▶ [Extract provided]
·····

Examples of rate structures include (i) a standard rate structure
composed of a demand charge and an energy consumption charge,
irrespective of usage time-of-day, (ii) a time-of-use rate
structure that is composed of a demand charge and an energy cost
varying according to the time of the day (usually peak, mid-peak,
and off-peak) and the time of the year (usually summer and winter),
and (iii) a real time price structure, i.e. the customer purchases
electricity as needed at a spot price from the wholesale market.
The temporal resolution of the Contract Base Load must also be
entered. This resolution is typically determined by the
utility.
[0020] Accordingly, in managing the electric utility requirements,
the utility customer has two degrees of freedom (assuming that the
possible acquisition of on-site generation capability is, for the
moment, ignored). These degrees of freedom are (i) to pick a rate
structure from the set of allowable rate structures, and (ii) to
pick a pre-negotiated demand profile, known as the Contract Base
Load (CBL) profile. The Contract Base Load profile may be fully
specified for the entire year by choosing the load levels for the
following time periods: peak, middle-peak, and off-peak periods for
each day of the week during both summer and winter. Accordingly,
there are a total of 3.times.7.times.2=42 possible load levels.
[0021] FIG. 2 shows an example of a Contract Base Load profile for,
say, all the Mondays during at least one of the summer and winter
seasons. As shown in the example of FIG. 2, the pre-negotiated
electricity usage level is different for the peak (noon to 6:00
PM), mid-peak (9:00 AM to noon and 6:00 PM to 9:00 PM), and
off-peak (9:00 PM to 9:00 AM) periods of the day. The use of these
periods as the temporal resolution of the Contract Base Load gives
the pre-negotiated Contract Base Load profile a block looking
structure.
[0022] The annual energy cost is generally composed of an energy
cost and a demand charge. The energy cost applies to the total
consumption (in kWh) that the customer has pre-negotiated (by
specifying the Contract Base Load) over the entire year. This cost
is calculated using the Contract Base Load kwh-versus-time profile
and the applicable pre-negotiated rate ($/kWh), irrespective of the
actual usage of the customer. Any difference between the Contract
Base Load and actual use is credited/debited at the real time price
of energy corresponding to the time periods where the two profiles
differ. In other words, if the customer actually utilizes less than
the pre-negotiated Contract Base Load at any time during the year,
the utility credits the customer with the difference in energy
(kWh) at the real time price of electric energy for that time. On
the other hand, if the customer utilizes more than the
pre-negotiated Contract Base Load at any time during the year, the
customer purchases energy at the corresponding real time price of
energy.

·····

▶ [Records from a spatial question set]
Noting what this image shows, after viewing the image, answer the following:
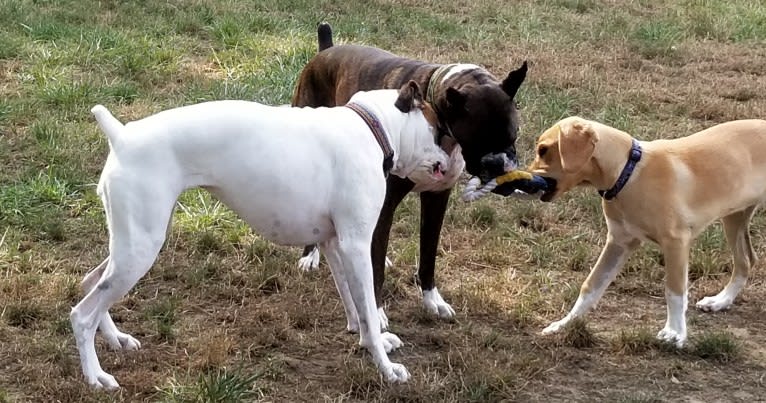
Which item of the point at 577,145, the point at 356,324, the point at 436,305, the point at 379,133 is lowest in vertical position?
the point at 436,305

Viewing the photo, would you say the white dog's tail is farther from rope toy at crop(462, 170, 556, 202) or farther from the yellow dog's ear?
the yellow dog's ear

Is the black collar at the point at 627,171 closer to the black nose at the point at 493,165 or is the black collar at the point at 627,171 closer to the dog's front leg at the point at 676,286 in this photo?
the dog's front leg at the point at 676,286

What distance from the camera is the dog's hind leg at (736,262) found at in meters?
5.15

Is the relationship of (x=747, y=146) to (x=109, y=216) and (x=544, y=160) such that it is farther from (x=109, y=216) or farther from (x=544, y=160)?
(x=109, y=216)

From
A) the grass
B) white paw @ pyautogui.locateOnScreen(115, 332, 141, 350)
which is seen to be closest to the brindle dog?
the grass

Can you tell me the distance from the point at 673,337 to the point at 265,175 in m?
2.01

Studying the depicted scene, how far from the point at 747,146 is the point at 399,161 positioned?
1702mm

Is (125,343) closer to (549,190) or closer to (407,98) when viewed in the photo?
(407,98)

·····

▶ [Set task] Name every example of a rate structure that the passage on electric utility rate structures gives.

▶ [Worked solution]
- A standard rate structure, made up of a demand charge and an energy consumption charge regardless of the time of day
- A time-of-use rate structure, made up of a demand charge and an energy cost that varies with the time of day and the time of year
- A real time price structure, in which the customer buys electricity as needed at a spot price from the wholesale market